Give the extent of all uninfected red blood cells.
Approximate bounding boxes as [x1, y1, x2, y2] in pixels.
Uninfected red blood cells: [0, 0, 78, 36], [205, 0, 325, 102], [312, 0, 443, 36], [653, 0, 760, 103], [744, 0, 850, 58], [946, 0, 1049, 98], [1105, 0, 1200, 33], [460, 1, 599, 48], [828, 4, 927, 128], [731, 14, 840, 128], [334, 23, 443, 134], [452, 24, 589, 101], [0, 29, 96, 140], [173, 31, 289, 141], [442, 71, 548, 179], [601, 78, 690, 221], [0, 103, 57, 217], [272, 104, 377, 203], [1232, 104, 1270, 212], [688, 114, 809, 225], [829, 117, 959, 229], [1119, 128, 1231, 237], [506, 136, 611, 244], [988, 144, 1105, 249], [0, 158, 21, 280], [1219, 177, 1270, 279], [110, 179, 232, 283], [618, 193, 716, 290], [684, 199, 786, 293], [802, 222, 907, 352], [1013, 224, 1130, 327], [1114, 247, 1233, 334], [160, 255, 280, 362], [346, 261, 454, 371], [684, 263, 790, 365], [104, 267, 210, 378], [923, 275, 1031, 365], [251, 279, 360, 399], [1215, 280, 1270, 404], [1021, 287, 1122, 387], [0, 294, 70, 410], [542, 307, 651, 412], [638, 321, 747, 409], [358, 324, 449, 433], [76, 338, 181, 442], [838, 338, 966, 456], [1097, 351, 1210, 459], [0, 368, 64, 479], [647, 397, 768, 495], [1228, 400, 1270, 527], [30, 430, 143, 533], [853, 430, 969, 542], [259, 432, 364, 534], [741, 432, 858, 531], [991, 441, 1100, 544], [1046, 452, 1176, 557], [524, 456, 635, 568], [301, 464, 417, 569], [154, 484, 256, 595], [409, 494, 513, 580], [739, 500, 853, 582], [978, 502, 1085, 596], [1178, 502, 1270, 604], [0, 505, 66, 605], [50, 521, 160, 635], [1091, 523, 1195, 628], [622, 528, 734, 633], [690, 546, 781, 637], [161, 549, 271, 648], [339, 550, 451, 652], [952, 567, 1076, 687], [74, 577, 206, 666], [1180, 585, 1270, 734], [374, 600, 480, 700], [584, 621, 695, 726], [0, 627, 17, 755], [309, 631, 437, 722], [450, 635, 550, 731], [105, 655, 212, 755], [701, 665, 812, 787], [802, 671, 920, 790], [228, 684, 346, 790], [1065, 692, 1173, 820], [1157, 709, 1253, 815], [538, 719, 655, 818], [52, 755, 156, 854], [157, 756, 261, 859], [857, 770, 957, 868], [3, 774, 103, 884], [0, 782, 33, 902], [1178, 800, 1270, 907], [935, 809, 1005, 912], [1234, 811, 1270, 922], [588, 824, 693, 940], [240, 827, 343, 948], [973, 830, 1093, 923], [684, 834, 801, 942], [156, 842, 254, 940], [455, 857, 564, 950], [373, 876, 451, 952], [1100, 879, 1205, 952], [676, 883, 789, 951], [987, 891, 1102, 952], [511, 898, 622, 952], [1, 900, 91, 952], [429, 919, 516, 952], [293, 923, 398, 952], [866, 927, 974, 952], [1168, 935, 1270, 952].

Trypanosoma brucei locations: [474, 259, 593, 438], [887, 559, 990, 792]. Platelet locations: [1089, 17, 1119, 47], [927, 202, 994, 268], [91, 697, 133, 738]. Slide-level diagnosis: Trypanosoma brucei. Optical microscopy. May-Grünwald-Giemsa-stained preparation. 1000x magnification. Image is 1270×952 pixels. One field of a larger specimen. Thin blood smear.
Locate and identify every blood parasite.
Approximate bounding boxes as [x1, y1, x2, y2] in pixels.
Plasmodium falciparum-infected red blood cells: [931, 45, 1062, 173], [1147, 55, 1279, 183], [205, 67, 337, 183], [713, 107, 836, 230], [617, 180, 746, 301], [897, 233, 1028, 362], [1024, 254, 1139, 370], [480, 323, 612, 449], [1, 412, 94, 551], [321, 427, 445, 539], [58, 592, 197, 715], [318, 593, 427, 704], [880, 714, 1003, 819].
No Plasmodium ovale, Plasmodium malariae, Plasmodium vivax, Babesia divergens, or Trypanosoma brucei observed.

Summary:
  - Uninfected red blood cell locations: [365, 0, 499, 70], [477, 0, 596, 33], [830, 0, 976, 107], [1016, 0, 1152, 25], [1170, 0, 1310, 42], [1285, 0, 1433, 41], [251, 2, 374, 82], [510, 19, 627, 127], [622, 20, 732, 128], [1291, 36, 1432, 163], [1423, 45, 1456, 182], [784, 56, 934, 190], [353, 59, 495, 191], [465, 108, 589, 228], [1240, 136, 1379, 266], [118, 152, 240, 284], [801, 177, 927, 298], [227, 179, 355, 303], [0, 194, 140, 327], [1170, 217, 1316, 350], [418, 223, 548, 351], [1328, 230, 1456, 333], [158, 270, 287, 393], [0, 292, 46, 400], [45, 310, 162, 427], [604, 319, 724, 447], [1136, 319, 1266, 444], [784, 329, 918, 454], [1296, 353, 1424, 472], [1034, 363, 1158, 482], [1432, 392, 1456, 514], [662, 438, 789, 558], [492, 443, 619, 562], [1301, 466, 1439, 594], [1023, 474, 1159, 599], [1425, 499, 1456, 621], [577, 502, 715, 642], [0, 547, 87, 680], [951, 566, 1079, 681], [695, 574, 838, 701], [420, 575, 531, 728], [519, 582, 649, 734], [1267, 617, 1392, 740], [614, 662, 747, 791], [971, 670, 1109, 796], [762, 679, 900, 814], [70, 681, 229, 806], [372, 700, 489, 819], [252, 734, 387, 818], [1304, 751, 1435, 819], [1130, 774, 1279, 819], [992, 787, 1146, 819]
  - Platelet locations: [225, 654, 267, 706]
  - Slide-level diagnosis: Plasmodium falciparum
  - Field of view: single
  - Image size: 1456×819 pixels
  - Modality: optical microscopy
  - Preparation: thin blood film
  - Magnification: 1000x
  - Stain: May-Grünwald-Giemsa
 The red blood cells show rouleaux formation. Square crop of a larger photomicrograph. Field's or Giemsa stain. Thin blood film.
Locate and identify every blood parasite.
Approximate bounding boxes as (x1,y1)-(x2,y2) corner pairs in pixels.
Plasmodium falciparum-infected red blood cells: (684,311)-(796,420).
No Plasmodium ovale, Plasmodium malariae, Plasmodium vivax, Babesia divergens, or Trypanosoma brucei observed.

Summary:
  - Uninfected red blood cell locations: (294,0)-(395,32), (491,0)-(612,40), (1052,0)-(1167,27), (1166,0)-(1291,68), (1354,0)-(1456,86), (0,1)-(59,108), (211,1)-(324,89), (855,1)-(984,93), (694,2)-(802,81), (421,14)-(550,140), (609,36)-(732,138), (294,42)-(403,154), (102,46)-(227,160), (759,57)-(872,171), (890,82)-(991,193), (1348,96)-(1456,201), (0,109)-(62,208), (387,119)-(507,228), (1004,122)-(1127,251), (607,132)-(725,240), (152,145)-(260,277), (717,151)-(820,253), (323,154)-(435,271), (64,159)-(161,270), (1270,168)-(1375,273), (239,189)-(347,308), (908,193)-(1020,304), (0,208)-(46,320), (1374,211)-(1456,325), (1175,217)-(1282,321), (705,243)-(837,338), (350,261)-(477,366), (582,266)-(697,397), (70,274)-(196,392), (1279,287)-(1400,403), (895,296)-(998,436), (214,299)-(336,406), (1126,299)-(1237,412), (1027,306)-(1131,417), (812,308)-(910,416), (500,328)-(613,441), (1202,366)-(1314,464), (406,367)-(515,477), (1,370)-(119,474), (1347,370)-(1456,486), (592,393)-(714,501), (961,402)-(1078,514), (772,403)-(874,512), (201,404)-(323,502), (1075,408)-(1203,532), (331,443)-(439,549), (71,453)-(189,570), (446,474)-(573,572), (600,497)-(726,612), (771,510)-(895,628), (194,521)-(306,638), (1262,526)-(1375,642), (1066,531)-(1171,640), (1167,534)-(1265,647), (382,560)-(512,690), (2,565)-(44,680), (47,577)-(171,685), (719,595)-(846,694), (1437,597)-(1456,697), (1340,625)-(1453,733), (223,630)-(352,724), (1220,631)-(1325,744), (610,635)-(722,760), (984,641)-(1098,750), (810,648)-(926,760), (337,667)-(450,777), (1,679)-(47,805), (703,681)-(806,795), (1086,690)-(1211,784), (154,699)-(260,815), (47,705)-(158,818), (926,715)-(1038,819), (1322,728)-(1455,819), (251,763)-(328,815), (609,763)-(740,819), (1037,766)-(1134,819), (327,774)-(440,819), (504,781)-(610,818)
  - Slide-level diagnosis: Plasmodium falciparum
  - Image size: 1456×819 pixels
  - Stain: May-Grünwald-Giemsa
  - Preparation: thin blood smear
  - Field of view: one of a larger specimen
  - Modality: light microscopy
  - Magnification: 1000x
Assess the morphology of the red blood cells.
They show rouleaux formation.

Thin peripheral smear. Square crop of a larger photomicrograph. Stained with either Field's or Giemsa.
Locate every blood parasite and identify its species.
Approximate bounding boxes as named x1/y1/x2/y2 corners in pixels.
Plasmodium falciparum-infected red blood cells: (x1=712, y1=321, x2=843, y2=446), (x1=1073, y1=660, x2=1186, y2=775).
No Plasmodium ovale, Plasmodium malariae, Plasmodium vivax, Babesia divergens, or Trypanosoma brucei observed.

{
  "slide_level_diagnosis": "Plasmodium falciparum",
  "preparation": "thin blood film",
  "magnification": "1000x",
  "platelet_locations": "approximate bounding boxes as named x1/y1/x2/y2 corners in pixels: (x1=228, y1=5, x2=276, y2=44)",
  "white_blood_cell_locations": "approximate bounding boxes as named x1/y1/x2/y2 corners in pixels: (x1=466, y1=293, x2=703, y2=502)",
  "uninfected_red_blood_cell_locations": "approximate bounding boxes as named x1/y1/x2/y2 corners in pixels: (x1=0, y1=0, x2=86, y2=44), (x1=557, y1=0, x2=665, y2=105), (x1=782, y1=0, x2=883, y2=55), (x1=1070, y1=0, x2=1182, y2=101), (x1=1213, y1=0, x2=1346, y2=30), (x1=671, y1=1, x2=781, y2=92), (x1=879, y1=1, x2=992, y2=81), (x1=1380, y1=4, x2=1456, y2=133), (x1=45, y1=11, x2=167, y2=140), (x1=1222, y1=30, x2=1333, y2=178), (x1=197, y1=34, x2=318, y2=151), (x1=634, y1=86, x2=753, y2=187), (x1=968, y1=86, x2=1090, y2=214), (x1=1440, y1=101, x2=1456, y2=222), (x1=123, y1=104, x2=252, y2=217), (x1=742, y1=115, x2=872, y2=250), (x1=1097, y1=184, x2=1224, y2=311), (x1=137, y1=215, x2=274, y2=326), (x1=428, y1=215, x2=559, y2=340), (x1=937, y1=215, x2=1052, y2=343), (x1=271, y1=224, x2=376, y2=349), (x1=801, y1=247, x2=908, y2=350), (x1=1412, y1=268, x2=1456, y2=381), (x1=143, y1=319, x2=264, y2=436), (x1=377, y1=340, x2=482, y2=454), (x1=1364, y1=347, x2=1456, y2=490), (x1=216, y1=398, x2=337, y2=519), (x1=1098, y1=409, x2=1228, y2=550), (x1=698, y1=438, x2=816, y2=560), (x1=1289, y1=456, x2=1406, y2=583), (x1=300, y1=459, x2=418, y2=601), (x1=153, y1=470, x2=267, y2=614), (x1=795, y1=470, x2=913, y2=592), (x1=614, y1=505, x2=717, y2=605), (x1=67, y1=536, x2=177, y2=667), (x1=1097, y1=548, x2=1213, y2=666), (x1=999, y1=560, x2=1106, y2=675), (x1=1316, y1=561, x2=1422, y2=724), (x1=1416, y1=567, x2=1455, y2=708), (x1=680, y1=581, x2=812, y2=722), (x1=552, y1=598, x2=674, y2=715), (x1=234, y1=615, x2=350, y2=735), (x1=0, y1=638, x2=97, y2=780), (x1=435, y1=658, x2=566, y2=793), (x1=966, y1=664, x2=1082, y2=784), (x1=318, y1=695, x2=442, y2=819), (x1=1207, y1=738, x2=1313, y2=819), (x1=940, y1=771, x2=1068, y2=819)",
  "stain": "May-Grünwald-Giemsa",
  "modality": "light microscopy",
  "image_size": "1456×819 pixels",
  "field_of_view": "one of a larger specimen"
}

### Work instruction
Go through the listing above and write out exactly the lines starting with the one holding "787, 1146, 819]" and running through the one holding "blood cells: (684,311)-(796,420).", ends included, and no others.

### Response box
  - Uninfected red blood cell locations: [365, 0, 499, 70], [477, 0, 596, 33], [830, 0, 976, 107], [1016, 0, 1152, 25], [1170, 0, 1310, 42], [1285, 0, 1433, 41], [251, 2, 374, 82], [510, 19, 627, 127], [622, 20, 732, 128], [1291, 36, 1432, 163], [1423, 45, 1456, 182], [784, 56, 934, 190], [353, 59, 495, 191], [465, 108, 589, 228], [1240, 136, 1379, 266], [118, 152, 240, 284], [801, 177, 927, 298], [227, 179, 355, 303], [0, 194, 140, 327], [1170, 217, 1316, 350], [418, 223, 548, 351], [1328, 230, 1456, 333], [158, 270, 287, 393], [0, 292, 46, 400], [45, 310, 162, 427], [604, 319, 724, 447], [1136, 319, 1266, 444], [784, 329, 918, 454], [1296, 353, 1424, 472], [1034, 363, 1158, 482], [1432, 392, 1456, 514], [662, 438, 789, 558], [492, 443, 619, 562], [1301, 466, 1439, 594], [1023, 474, 1159, 599], [1425, 499, 1456, 621], [577, 502, 715, 642], [0, 547, 87, 680], [951, 566, 1079, 681], [695, 574, 838, 701], [420, 575, 531, 728], [519, 582, 649, 734], [1267, 617, 1392, 740], [614, 662, 747, 791], [971, 670, 1109, 796], [762, 679, 900, 814], [70, 681, 229, 806], [372, 700, 489, 819], [252, 734, 387, 818], [1304, 751, 1435, 819], [1130, 774, 1279, 819], [992, 787, 1146, 819]
  - Platelet locations: [225, 654, 267, 706]
  - Slide-level diagnosis: Plasmodium falciparum
  - Field of view: single
  - Image size: 1456×819 pixels
  - Modality: optical microscopy
  - Preparation: thin blood film
  - Magnification: 1000x
  - Stain: May-Grünwald-Giemsa
 The red blood cells show rouleaux formation. Square crop of a larger photomicrograph. Field's or Giemsa stain. Thin blood film.
Locate and identify every blood parasite.
Approximate bounding boxes as (x1,y1)-(x2,y2) corner pairs in pixels.
Plasmodium falciparum-infected red blood cells: (684,311)-(796,420).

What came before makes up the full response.